L’allontanamento di Ian Gillan dopo il disastroso Born Again Tour (che ispirò anche “This Is Spinal Tap”), portò lo sconforto nei fan del Sabba, così come all’interno della band. Dio aveva ridato linfa ad un combo sull’orlo del precipizio, ma i suoi diverbi coi restanti membri resero impossibile il proseguimento di un matrimonio che sembrava nato per durare.

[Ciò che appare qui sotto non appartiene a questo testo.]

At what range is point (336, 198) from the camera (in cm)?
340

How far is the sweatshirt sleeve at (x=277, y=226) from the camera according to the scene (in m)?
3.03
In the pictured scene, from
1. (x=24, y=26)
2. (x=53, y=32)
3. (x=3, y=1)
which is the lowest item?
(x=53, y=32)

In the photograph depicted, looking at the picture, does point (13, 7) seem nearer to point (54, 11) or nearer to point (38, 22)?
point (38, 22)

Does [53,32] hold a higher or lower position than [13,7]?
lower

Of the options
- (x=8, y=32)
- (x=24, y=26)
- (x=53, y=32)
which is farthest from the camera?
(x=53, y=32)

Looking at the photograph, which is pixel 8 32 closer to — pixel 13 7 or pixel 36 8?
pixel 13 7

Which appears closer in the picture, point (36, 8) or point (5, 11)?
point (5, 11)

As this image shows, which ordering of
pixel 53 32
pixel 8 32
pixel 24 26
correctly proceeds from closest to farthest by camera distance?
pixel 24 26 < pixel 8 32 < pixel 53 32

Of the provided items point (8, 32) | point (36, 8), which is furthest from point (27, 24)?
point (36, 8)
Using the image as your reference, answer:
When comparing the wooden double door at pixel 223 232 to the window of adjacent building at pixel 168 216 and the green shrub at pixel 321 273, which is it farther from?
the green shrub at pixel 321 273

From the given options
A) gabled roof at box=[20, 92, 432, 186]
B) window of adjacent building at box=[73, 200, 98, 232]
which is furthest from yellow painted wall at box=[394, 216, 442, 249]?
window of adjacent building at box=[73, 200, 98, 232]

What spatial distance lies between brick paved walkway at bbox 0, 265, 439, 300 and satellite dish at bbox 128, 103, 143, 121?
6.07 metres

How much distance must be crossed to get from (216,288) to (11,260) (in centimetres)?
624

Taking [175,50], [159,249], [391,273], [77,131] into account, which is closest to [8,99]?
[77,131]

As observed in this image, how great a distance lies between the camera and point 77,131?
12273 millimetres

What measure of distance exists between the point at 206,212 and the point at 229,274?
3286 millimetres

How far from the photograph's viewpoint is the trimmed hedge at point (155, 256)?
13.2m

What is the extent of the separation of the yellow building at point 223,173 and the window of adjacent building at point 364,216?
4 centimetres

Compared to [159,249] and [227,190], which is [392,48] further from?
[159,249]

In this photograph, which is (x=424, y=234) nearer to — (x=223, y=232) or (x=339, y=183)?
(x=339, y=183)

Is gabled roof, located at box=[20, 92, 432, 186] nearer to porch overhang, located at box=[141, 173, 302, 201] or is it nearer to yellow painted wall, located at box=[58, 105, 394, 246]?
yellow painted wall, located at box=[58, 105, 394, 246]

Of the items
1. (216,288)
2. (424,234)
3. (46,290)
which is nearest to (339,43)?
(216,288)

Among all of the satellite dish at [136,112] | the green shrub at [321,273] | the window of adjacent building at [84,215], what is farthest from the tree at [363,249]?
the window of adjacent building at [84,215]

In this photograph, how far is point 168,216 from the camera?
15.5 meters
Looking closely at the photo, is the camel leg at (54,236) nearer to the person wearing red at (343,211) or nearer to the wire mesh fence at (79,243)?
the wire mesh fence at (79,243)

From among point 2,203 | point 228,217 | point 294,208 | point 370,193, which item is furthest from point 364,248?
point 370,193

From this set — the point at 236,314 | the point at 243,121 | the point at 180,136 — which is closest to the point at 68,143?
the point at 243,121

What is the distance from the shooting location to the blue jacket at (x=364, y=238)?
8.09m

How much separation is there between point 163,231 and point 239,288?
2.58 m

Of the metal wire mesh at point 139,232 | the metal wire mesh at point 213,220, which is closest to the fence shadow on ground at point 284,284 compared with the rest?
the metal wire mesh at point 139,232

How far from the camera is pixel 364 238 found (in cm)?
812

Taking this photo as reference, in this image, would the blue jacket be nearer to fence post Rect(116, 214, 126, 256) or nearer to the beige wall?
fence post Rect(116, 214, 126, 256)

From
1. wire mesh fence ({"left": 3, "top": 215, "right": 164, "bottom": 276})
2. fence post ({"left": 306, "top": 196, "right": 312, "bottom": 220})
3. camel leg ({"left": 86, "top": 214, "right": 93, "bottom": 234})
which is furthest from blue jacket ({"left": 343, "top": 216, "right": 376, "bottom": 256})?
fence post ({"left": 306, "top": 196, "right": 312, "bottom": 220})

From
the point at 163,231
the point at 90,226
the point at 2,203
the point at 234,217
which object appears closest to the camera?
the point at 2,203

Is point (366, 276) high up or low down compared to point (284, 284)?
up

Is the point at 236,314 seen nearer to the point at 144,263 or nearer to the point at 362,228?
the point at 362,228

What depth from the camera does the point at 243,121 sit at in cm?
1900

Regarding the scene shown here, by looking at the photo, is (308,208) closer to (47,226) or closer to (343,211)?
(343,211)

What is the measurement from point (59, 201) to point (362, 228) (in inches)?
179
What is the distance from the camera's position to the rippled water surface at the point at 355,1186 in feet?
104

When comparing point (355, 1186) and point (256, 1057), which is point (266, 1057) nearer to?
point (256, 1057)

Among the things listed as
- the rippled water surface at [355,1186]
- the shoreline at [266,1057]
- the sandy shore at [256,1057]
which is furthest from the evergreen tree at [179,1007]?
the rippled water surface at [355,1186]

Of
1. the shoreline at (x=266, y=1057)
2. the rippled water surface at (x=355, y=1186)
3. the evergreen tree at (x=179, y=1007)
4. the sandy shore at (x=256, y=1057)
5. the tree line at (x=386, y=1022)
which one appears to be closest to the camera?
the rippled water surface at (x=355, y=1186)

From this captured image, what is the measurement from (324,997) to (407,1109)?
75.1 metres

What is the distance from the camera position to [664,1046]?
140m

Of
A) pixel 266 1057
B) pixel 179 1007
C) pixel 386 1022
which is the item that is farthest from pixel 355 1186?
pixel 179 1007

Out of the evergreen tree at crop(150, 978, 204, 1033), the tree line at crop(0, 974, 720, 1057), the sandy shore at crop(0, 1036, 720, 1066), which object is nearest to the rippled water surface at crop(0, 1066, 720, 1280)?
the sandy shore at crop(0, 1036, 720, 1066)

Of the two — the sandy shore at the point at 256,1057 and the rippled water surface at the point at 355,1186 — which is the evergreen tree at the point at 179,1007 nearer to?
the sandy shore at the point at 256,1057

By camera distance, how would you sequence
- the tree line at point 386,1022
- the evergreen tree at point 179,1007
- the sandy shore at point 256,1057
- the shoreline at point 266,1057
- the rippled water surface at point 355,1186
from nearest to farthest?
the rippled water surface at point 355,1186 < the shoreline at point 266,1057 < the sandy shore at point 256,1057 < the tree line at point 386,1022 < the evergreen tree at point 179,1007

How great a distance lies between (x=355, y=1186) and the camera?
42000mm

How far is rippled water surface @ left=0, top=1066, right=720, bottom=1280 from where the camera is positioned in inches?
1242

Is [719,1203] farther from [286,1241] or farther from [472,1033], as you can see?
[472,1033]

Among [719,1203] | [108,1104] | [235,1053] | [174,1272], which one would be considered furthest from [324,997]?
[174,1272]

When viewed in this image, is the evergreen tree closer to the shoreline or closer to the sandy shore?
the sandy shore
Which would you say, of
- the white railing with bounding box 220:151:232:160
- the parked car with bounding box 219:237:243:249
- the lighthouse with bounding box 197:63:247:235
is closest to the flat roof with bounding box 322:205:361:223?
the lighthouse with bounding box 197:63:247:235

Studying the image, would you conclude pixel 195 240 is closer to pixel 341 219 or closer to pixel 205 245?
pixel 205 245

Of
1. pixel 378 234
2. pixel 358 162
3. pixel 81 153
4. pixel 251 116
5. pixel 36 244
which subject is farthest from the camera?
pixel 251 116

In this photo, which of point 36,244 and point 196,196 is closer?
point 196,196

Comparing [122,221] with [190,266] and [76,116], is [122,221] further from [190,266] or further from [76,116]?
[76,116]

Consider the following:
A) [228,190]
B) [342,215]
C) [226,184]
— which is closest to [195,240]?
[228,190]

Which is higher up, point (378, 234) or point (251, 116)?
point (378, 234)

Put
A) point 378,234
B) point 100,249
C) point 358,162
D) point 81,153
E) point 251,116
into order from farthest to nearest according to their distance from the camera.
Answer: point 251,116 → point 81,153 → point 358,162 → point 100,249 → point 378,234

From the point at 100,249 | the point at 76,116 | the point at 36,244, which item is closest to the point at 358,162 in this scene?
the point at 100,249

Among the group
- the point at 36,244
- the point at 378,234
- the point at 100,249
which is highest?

Dopo quindici anni in cui aveva cambiato per sempre il modo di intendere la musica dura, il chitarrista prese così l’ultima defezione come un segno del destino, optando per la prima fatica solista circondato da turnisti e da voci amiche come quelle di Rob Halford, Glenn Hughes e con lo stesso Dio, con il quale aveva recuperato i rapporti di un tempo. Purtroppo, le case discografiche implicate rovinarono i sogni di Iommi, imponendo un nuovo lavoro a nome Black Sabbath, concedendo ai baffi più famosi del rock la scritta “featuring Tony Iommi”, quasi un contentino per un musicista che aveva creato alcuni dei riff più celebri degli ultimi vent’anni…Il risultato finale fu “The Seventh Star”, un album nel complesso molto gradevole, ma che poco aveva a che spartire con il passato dei Sabbath. Il fatto che fosse nato come disco solista giustifica la varietà dei brani che, alla fine, vennero lasciati completamente nelle mani di Glenn Hughes. L’ex Purple non arrivò all’impegno nel pieno delle proprie condizioni psicofisiche, rendendo il successivo tour un vero calvario, ma in studio fu protagonista di una grande prova. Il live annesso alla nuova edizione rende comunque giustizia anche a quel tour o perlomeno fa vedere che, quando “The Voice Of Rock” era nel pieno delle proprie facoltà, poteva cantare pezzi di ogni epoca del gruppo.
Hughes fu il secondo ex Deep Purple consecutivo a lasciare i Black Sabbath, ma la cosa, invece che deprimere Iommi, lo convinse che l’avventura potesse andare avanti anche con singer sempre differenti. Per questo, quasi a sorpresa, ingaggiò il misconosciuto Ray Gillen per il successivo “The Eternal Idol”. Dopo aver registrato l’intero album, anche Gillen decise di abbandonare l’avventura, quasi come se una maledizione aleggiasse sul combo dopo l’addio degli addi, quello di Ozzy alla fine degli anni ’70. Arrivò quindi un altro volto poco noto della scena musicale inglese, il giovane Tony Martin, dotato di una voce potentissima in grado di cantare su registri differenti ed in particolare su quelli di Dio. Iommi ancora non lo sapeva, ma aveva appena trovato il singer che avrebbe cantato nel maggior numero di album dei Black Sabbath dopo Osbourne. “The Eternal Idol” è un grande album hard rock, più pesante del precedente e concepito fin dall’inizio per uscire con lo storico moniker. La prova del nuovo componente convinse tutti e diede grande entusiasmo a tutto l’ambiente, che se apprestava ad assistere alla nascita dei due album migliori della band dai tempi di “Heaven And Hell”: “The Headless Cross” e “Tyr”. La nuova versione, oltre ad essere stata rimasterizzata, contiene le session dell’album effettuate da Gillen, cosa che rende il prodotto una chicca imprescindibile per ogni fan del più grande gruppo hard rock della storia della musica.